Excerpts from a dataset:
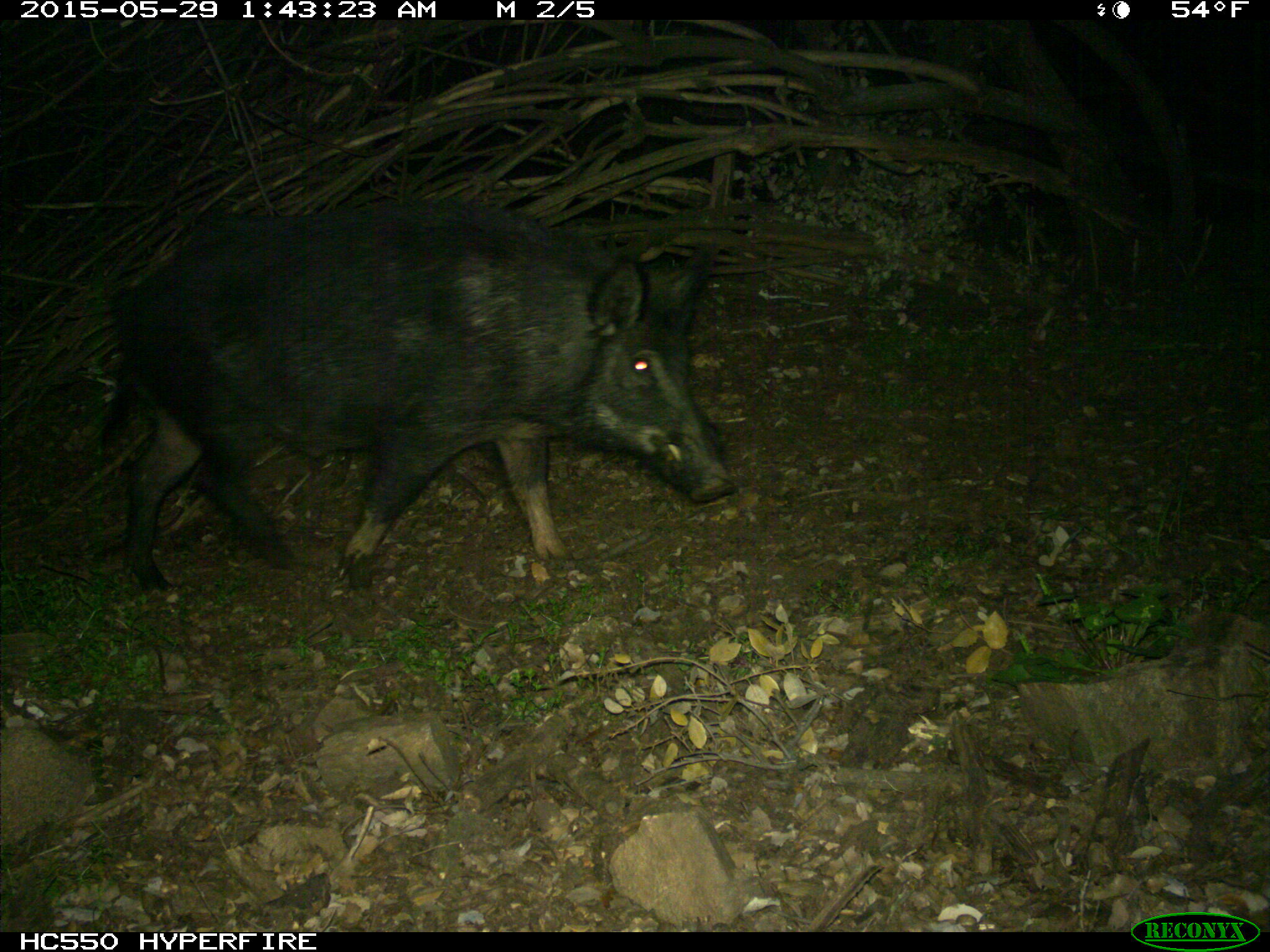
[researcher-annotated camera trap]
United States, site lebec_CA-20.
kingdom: Animalia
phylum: Chordata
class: Mammalia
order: Artiodactyla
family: Suidae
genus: Sus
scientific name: Sus scrofa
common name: wild boar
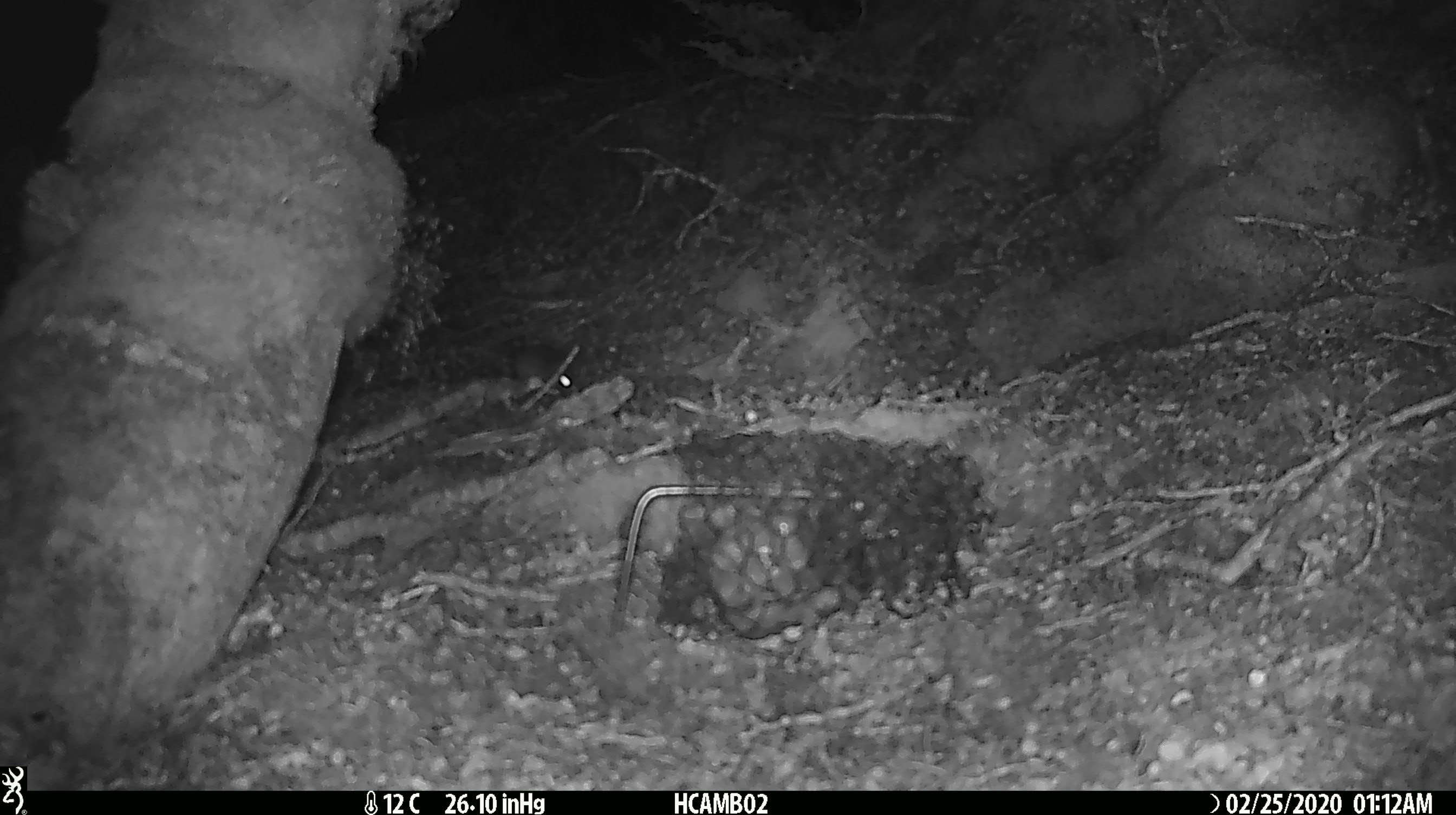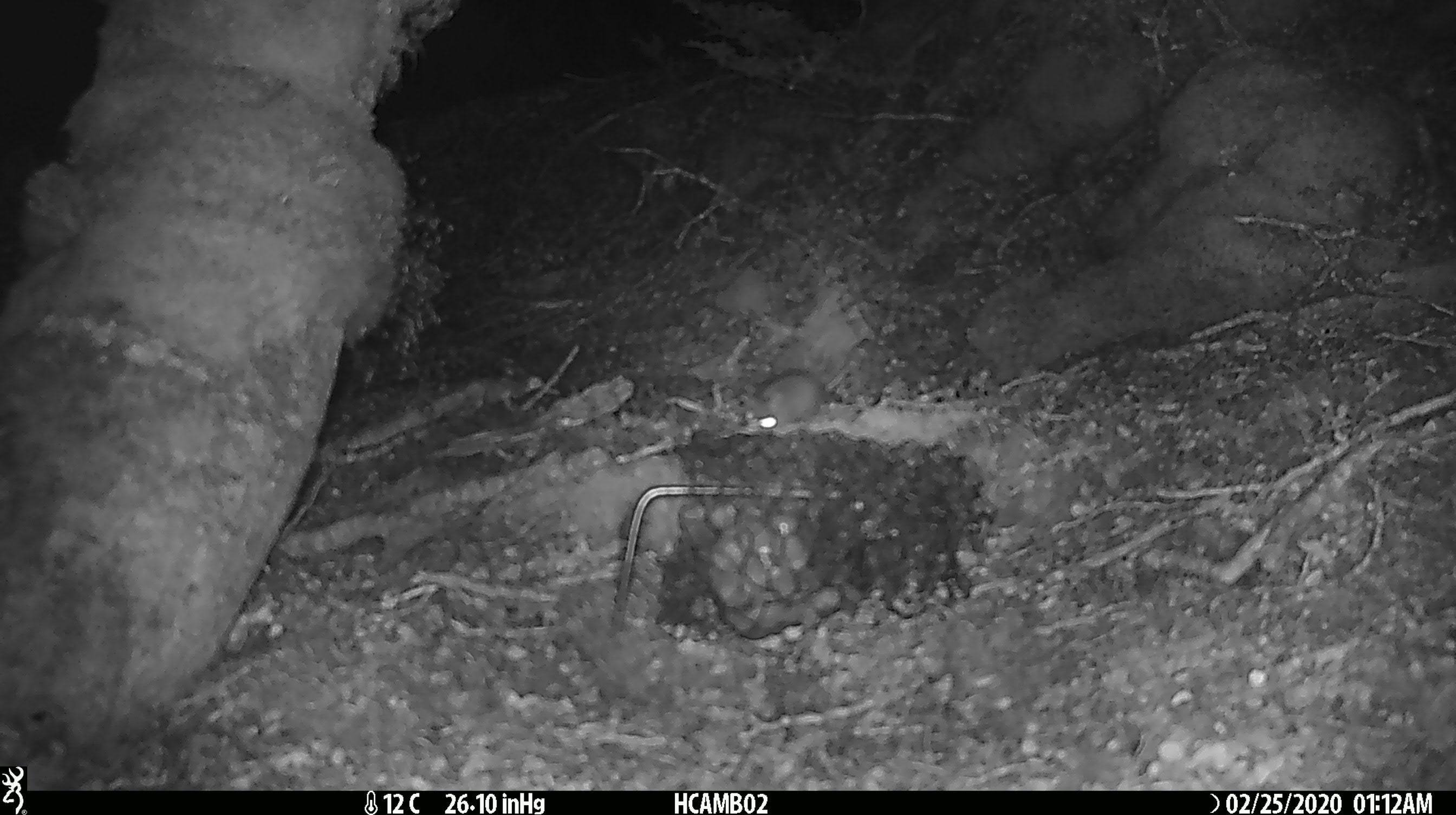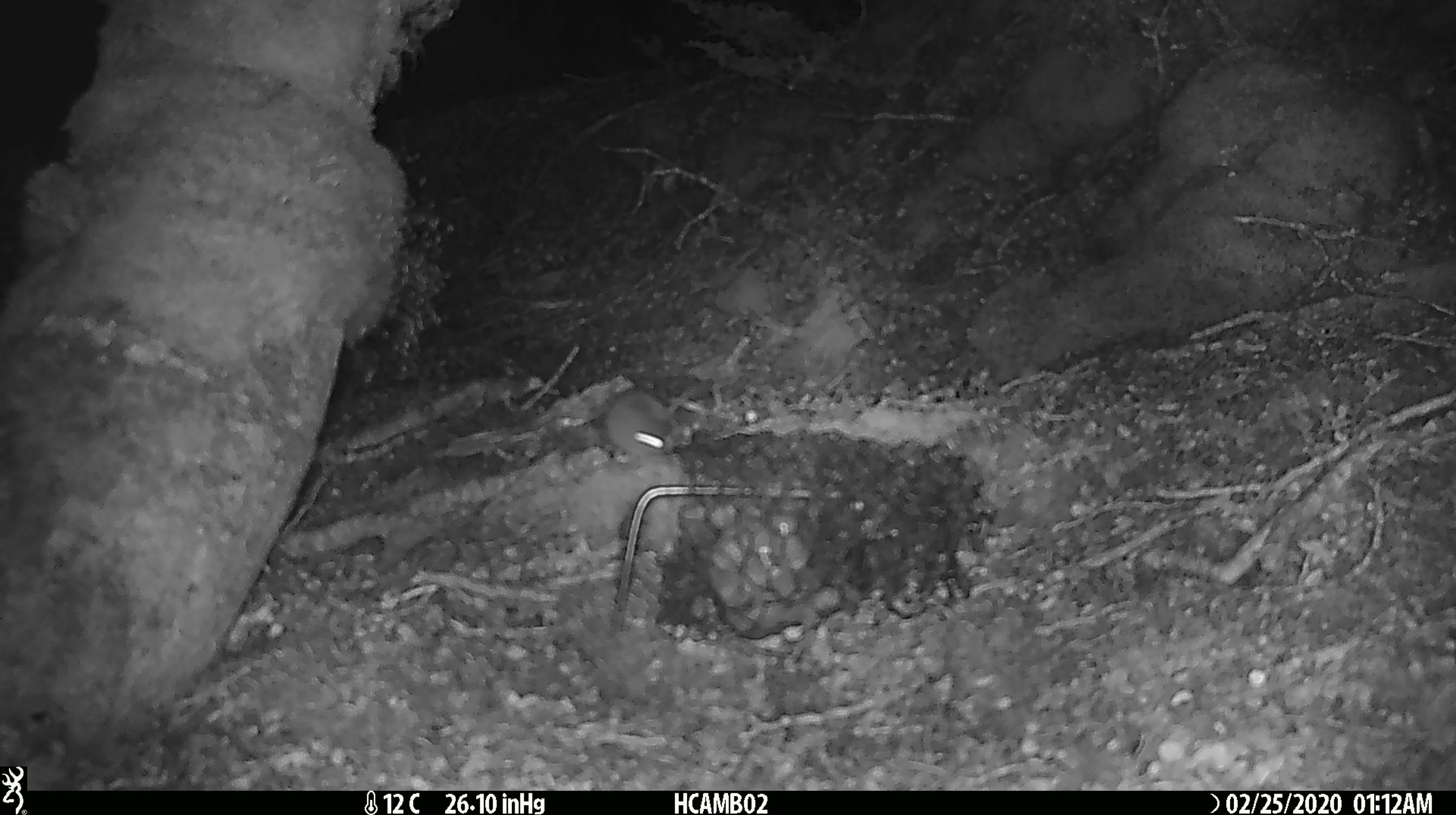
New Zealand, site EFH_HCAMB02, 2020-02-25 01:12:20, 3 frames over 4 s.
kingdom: Animalia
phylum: Chordata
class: Mammalia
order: Rodentia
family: Muridae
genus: Mus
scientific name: Mus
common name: mouse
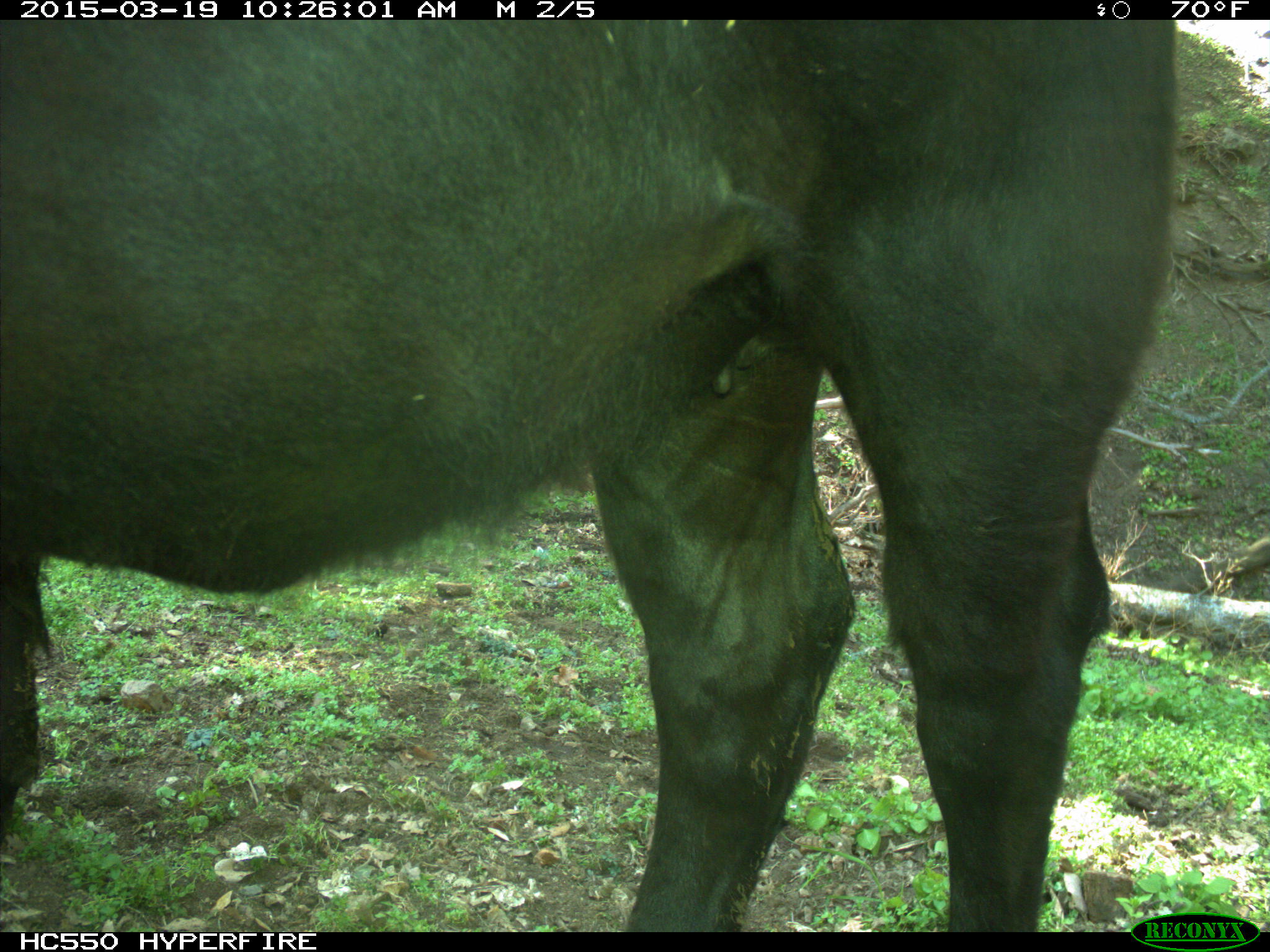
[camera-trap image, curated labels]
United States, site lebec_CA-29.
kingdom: Animalia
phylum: Chordata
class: Mammalia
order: Artiodactyla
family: Bovidae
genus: Bos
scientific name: Bos taurus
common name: domestic cow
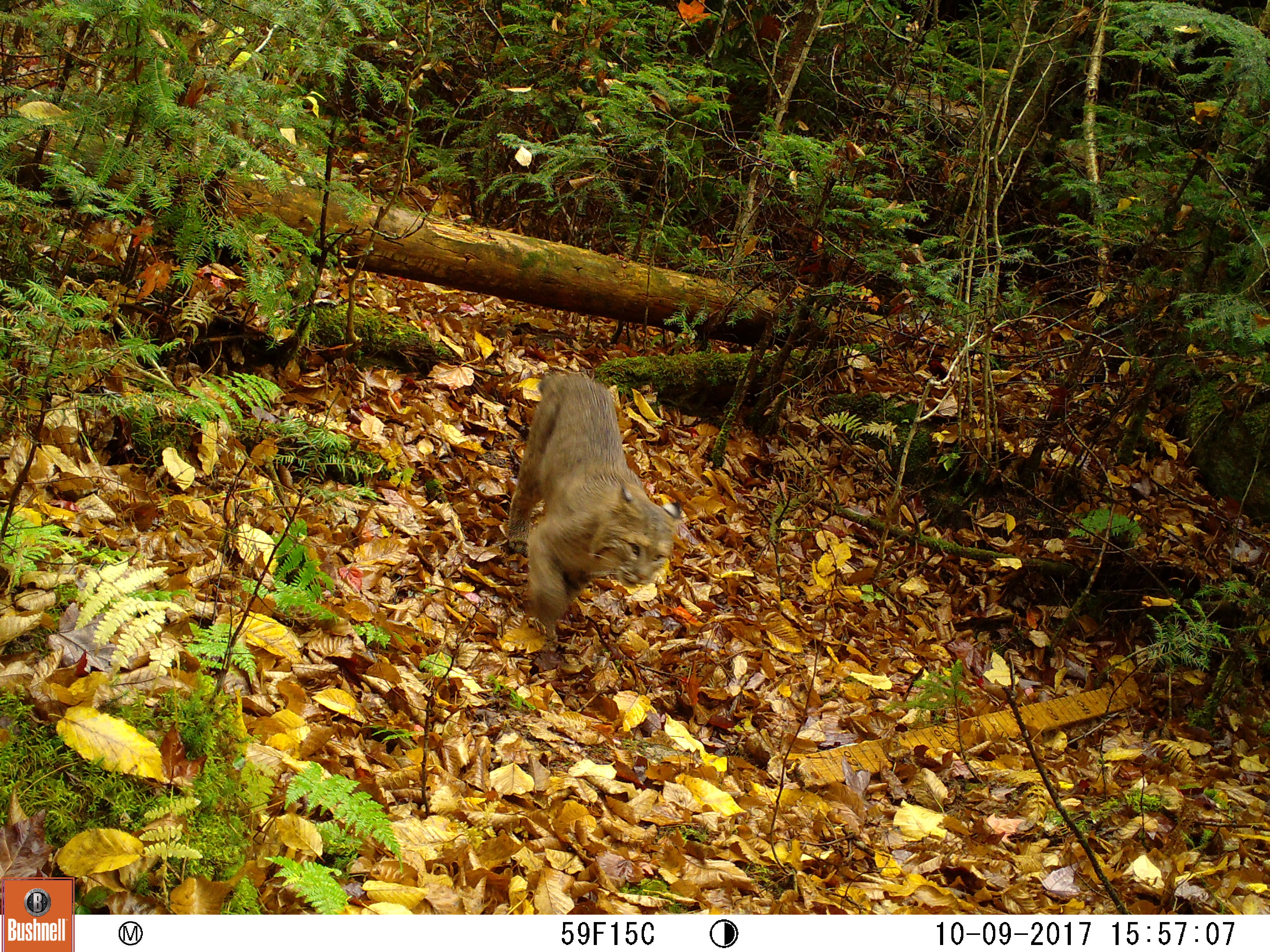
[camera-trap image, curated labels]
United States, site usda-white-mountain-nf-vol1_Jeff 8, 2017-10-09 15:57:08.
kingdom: Animalia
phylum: Chordata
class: Mammalia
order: Carnivora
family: Felidae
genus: Lynx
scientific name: Lynx rufus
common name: bobcat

__WHAT IS NEEDED__.
Please transcribe the entries precisely and omit any images they hold.

__EXERCISE RESPONSE__.
[researcher-annotated camera trap]
United States, site lebec_CA-20.
kingdom: Animalia
phylum: Chordata
class: Mammalia
order: Artiodactyla
family: Suidae
genus: Sus
scientific name: Sus scrofa
common name: wild boar
New Zealand, site EFH_HCAMB02, 2020-02-25 01:12:20, 3 frames over 4 s.
kingdom: Animalia
phylum: Chordata
class: Mammalia
order: Rodentia
family: Muridae
genus: Mus
scientific name: Mus
common name: mouse
[camera-trap image, curated labels]
United States, site lebec_CA-29.
kingdom: Animalia
phylum: Chordata
class: Mammalia
order: Artiodactyla
family: Bovidae
genus: Bos
scientific name: Bos taurus
common name: domestic cow
[camera-trap image, curated labels]
United States, site usda-white-mountain-nf-vol1_Jeff 8, 2017-10-09 15:57:08.
kingdom: Animalia
phylum: Chordata
class: Mammalia
order: Carnivora
family: Felidae
genus: Lynx
scientific name: Lynx rufus
common name: bobcat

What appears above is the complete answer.